El arte y la palabra suelen estar para velar la falta
El
neologismo, o el término que viene siendo usado casi informalmente, por parte
de ciudadanos occidentales del mundo que preocupados por el desandar del
sistema político instituido, buscan resignificar o conceptualizar, el menosprecio o la escasa afección a la
democracia de los que se dicen democráticos o los que formal y
políticamente la representan (en término Lacanianos podríamos aducir: "El
arte y la palabra suelen estar para velar la falta.") con la finalidad,
precisa y obvia, de generar presencia, en el agujero de lo no democrático
(sobre todo la criminalidad de que la democracia supuestamente garantice
libertad y derechos humanos, a expensas de mantener a millones en la pobreza,
la marginalidad y la exclusión) necesita de una definición precisa y taxativa.
Por esta
razón, en este único sentido, de un sendero que se nos impone (de lo contrario
estaríamos obturando nuestra naturaleza humana, de salirnos de los automatismos
o de los egocentrismos que sólo especulan con la acumulación idiotizante que es
lo único que puede asegurar o garantizar esta democracia no democrática) es que
apelamos, a los otros, la generalidad y solidaridad de los que somos en tanto
otros, para desgarrar lo democrático,
redefinirlo, interpelarlo, desmenuzarlo, estrujarlo, desenvolverlo, una y otra
vez, resetearlo.
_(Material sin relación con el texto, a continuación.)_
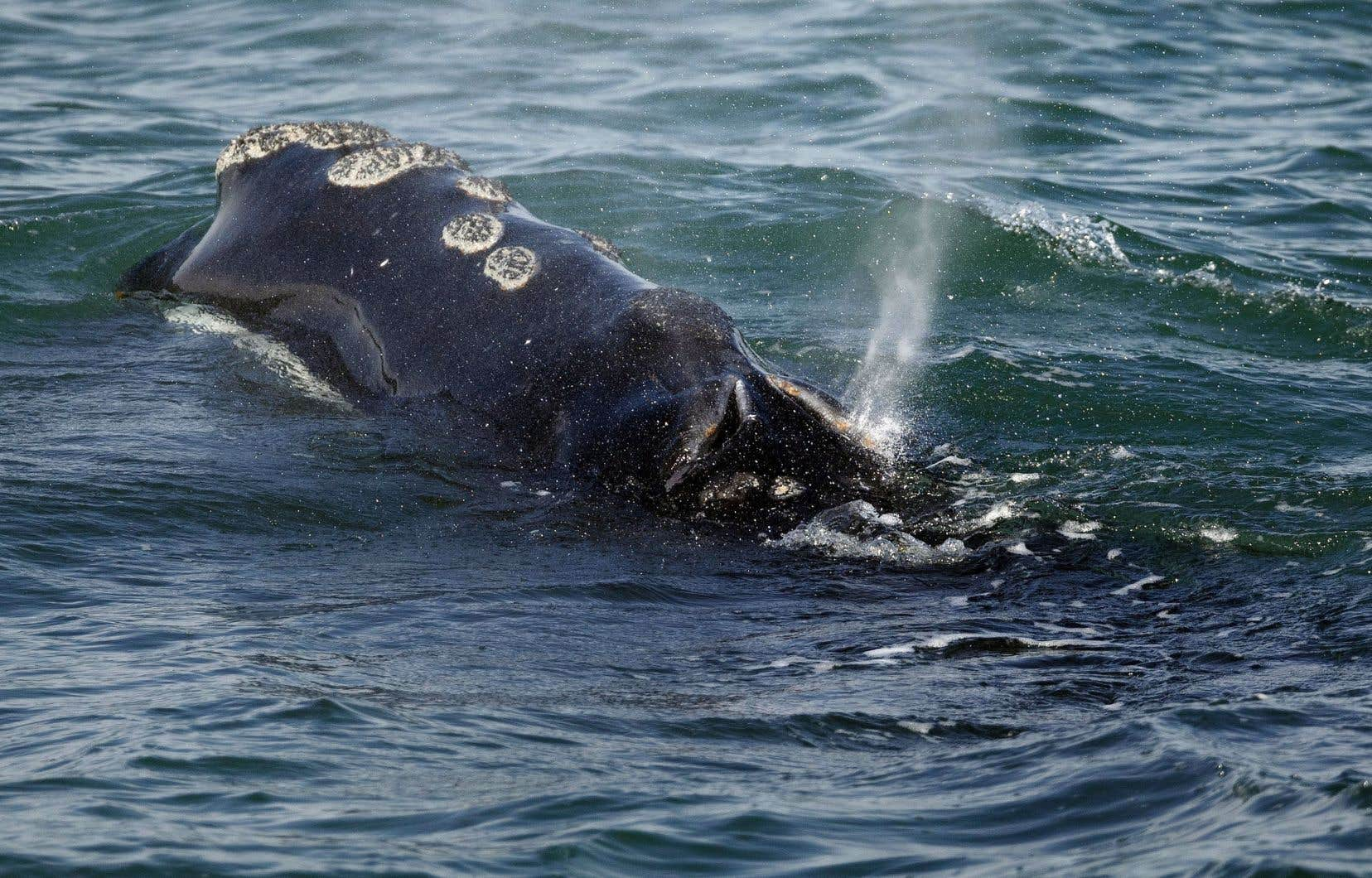 Il reste environ 400 baleines noires de l'Atlantique Nord, les décès dépassant les naissances vivantes.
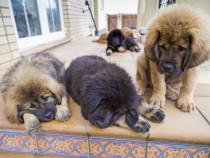 Catei Mastiff de Tibet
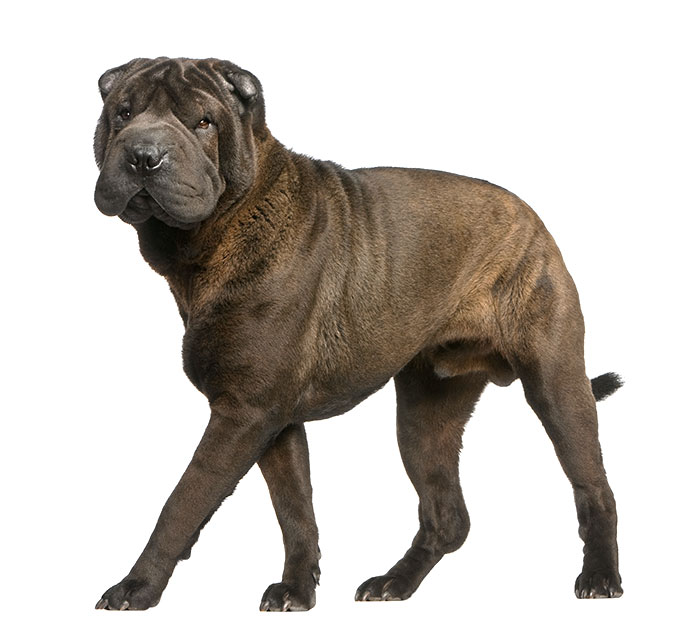 Chinese Shar Pei Dog Breed Information Pictures Characteristics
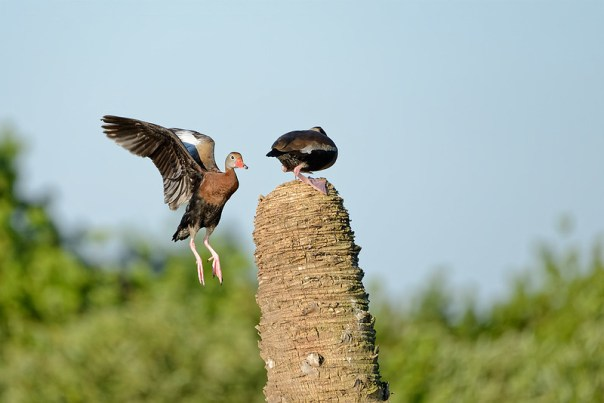 Black Bellied Whistling Duck disputes -1 of 4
Este es el único camino posible, para que la humanidad no
abandone del todo su realización como tal.
Padecer
democrafobia es lo peor que nos puede pasar como sujetos colectivos, como
sujetos políticos, como ciudadanos. Tenerle miedo a la palabra democracia, evitar criticarla, por una suerte de
temor reverencial, de sacramento ante lo totémico y lo sagrado, no es más que
continuar en una zona de confort que nos llevará como la fábula del sapo y del
agua hirviendo, a sin darnos cuenta, agotarnos en la carencia absoluta de lo
democrático como tal, por ausencia de una perspectiva crítica que la ponga
delante de sus faltas, que la redefina para resucitarla, rescatarla del olvido
indómito al que parece que la hemos sometido, en un oscuro rincón en donde
duerme el sueño de los justos. Todos y cada uno de los aspectos que se
vivencian de un tiempo a esta parte, en cada
comunidad que se precia de democrática, y que últimamente, se recrudece, se
multiplica en sus problemáticas, en sus indefiniciones, en sus traumas, en sus
revueltas y en su crasa falta de mayor integridad como de razonabilidad, no es
más que esto mismo, el señalamiento claro de la democrafobia que nos
aterroriza, que nos paraliza que nos detiene, con pavor pantagruélico y que en
caso de no tomar medida alguna para salir de tal y grave mal, nos terminará
envolviendo con su mortaja, apelmazada de una cruenta y letal agonía,
democráticamente funesta.
La democracia es palabra. Por el temor
descripto, por el que padecemos a diario hasta para pensar en términos críticos
lo democrático, hemos transformado a la democracia en número. Sólo interesa
saber la cantidad de los que supuestamente apoyan una idea, una expresión,
supuestamente colectiva o una individualidad envestida en supuesto ropaje
democrático.
Debemos
devolverle el sentido de la palabra, del logos, del concepto a lo democrático. El número, nunca pudo haberse
constituido, como lamentablemente sucede desde un tiempo a esta parte, en lo
basal de lo democrático, dado que la razón última de lo numérico, termina
siendo la suerte o el azar.
Ponerle
palabras a lo democrático, en los términos que fueren, enfrentar la
democrafobia, es no el primer, sino el paso, dado que la cuestión numeraria,
hasta podríamos dejarla para definir elementos secundarios que hemos
transformado en primordiales, como la elección de representantes. Ir o no a una demarquía, podría ser un
camino para redefinir lo representativo (existen algunas consideraciones
teóricas acerca de esto mismo) sin embargo lo elemental o sustancial, es
ponerle palabras, buscarlas, encontrarlas, inventarlas, escribirlas,
compartirlas, hacerlas correr.
La democracia es, antes que nada y sobre
todo, logos, palabra, concepto.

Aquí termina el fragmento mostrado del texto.